Cuando la familia creció, King los instaló en una casa más grande en Queens, donde Ada contaba con personal de servicio doméstico. A esa altura, ella creía que su marido era un viajante de la industria siderúrgica. Los gastos de manutención del hogar, sumados a los de su madre viuda y hermanos menores y a negocios no muy exitosos, fueron agotando sus irregulares ingresos y tuvo que pedir préstamos en varias oportunidades a sus amigos.
¿Cuánto sospechaba Ada? Si intuía algo, no lo dijo. A lo largo de trece años y pese a las prolongadas ausencias de Clarence, la pareja mantuvo el romance intacto, al menos a juzgar por las encendidas cartas de amor que él le enviaba en sus viajes y que más tarde Ada se vería obligada a desempolvar.
En el año 1900 King contrajo tuberculosis y por consejo médico se instaló en Arizona. Antes de viajar le dijo a Ada que no debía preocuparse por el futuro, ya que iba a dejar ochenta mil dólares (una fortuna en ese tiempo) en manos de su amigo de infancia, James Gardiner, para que instituyera un fideicomiso en su beneficio. Pero recién cuando sintió a la muerte tocándole el hombro le envió una carta desde Arizona confesando que no se llamaba James Todd sino Clarence King.
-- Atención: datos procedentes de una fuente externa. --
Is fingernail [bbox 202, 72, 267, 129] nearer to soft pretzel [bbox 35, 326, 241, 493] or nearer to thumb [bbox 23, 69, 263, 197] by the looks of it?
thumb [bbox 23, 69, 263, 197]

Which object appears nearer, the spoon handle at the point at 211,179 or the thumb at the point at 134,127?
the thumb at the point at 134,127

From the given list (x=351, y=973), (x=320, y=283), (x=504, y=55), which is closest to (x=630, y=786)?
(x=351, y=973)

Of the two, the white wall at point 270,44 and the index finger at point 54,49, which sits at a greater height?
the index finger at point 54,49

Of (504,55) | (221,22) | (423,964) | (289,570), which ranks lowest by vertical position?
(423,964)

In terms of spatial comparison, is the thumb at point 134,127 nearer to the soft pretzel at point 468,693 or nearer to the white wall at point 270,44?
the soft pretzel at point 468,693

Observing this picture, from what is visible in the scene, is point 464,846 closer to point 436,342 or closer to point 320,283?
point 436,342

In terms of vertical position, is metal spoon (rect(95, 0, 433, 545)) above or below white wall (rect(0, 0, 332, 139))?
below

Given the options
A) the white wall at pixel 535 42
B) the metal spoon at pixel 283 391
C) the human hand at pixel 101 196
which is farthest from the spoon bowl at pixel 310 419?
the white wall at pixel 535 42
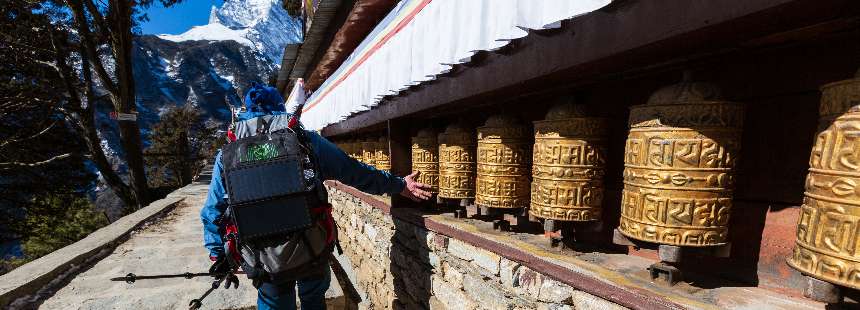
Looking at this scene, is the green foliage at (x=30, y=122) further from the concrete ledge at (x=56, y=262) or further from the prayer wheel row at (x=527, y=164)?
the prayer wheel row at (x=527, y=164)

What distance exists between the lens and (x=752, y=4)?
41.9 inches

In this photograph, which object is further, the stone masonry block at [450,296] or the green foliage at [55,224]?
the green foliage at [55,224]

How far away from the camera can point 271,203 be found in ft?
8.16

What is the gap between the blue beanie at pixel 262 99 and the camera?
2.90 meters

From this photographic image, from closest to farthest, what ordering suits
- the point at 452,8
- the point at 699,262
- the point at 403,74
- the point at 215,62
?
the point at 699,262 < the point at 452,8 < the point at 403,74 < the point at 215,62

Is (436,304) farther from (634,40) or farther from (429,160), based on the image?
(634,40)

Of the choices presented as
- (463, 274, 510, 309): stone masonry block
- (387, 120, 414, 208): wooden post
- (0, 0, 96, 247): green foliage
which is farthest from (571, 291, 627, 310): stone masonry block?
(0, 0, 96, 247): green foliage

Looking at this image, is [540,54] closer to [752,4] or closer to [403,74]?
[752,4]

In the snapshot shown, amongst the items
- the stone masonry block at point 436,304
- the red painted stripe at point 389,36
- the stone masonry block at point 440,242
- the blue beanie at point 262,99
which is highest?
the red painted stripe at point 389,36

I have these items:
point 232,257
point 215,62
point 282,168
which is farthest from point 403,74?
point 215,62

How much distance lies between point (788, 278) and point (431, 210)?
93.1 inches

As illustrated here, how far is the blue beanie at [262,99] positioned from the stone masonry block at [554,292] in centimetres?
230

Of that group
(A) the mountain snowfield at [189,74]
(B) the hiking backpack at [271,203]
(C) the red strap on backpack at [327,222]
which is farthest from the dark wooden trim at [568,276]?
(A) the mountain snowfield at [189,74]

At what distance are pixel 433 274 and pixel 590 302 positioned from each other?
1.59 m
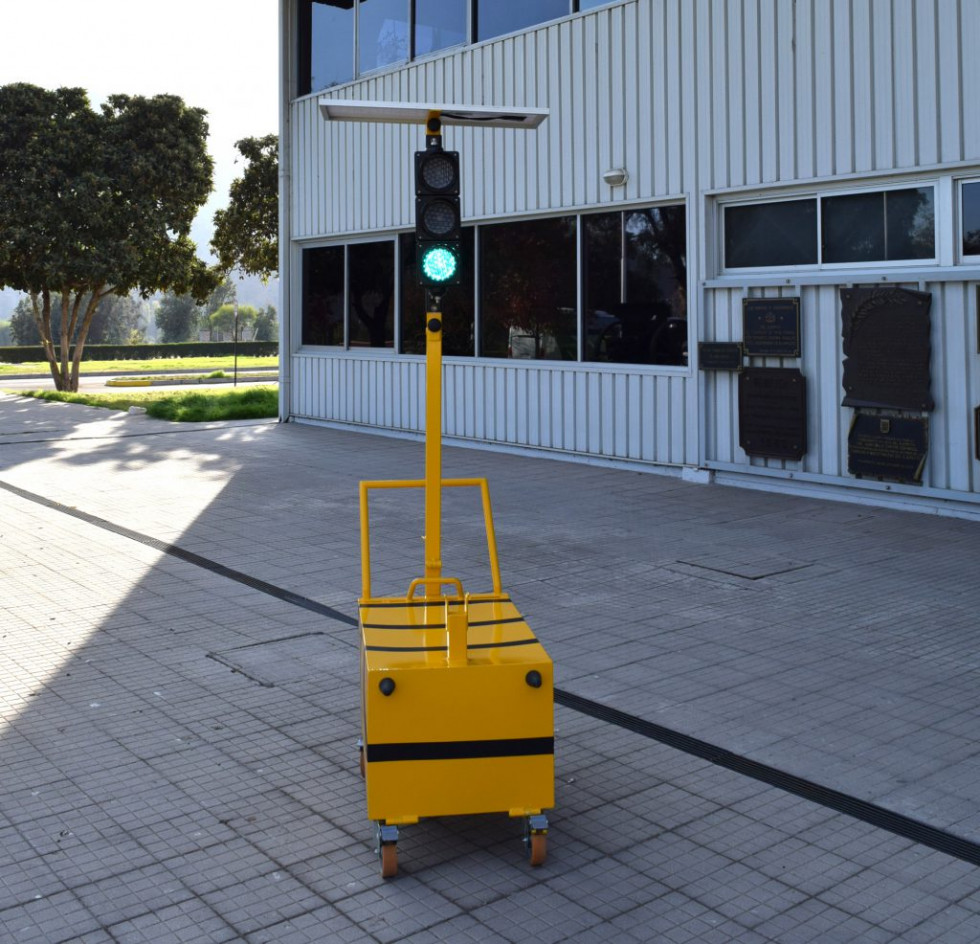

A Ada Copeland-Todd-King, primero esclava, luego empleada doméstica, más tarde esposa de clase media, le tocaba ahora luchar por su reconocimiento y la herencia de su marido. Fue una batalla larga, varias veces abandonada y retomada. Si bien Gardiner le facilitó, a través de diversos intermediarios, un estipendio mensual y una casa donde vivir, Ada consideró que le estaban escamoteando su derecho al dinero que le había querido dejar King. No logró llegar a juicio hasta 1933, ya con setenta años. Para ese momento Gardiner había muerto. Obligado a comparecer, su secretario e intermediario William Winne dijo que en verdad nunca había existido un fideicomiso, ya que King estaba quebrado: un benefactor anónimo había aportado durante más de treinta años el dinero para Ada y sus hijos. Fueron meses de tironeos legales hasta que finalmente reveló su nombre: John Hay. Según Winne, al saber de la familia negra de su amigo, el ex secretario de Estado decidió aportar los recursos para evitar el escándalo. A su muerte, lo siguió haciendo su familia.
De ese juicio Ada sólo consiguió que el título de la casa donde vivía pasara a su nombre, aunque se le acabó el estipendio. Desde entonces, y hasta que murió a los 103 años, usó el nombre de Ada King.
Las dos hijas mujeres que tuvo con Clarence, Grace y Ada –ambas de complexión clara–, al igual que sus hermanos se casaron con hombres blancos. También lo hizo Thelma, hija de Ada. Cuando quiso tener hijos, esta nieta del hombre que con tan espectacular mezcla de amor, cobardía e ingenio cruzó la frontera racial a fines del siglo XIX, decidió que no quería correr el riesgo de que sus genes le dieran una sorpresa y prefirió adoptar. Dos niñas blancas.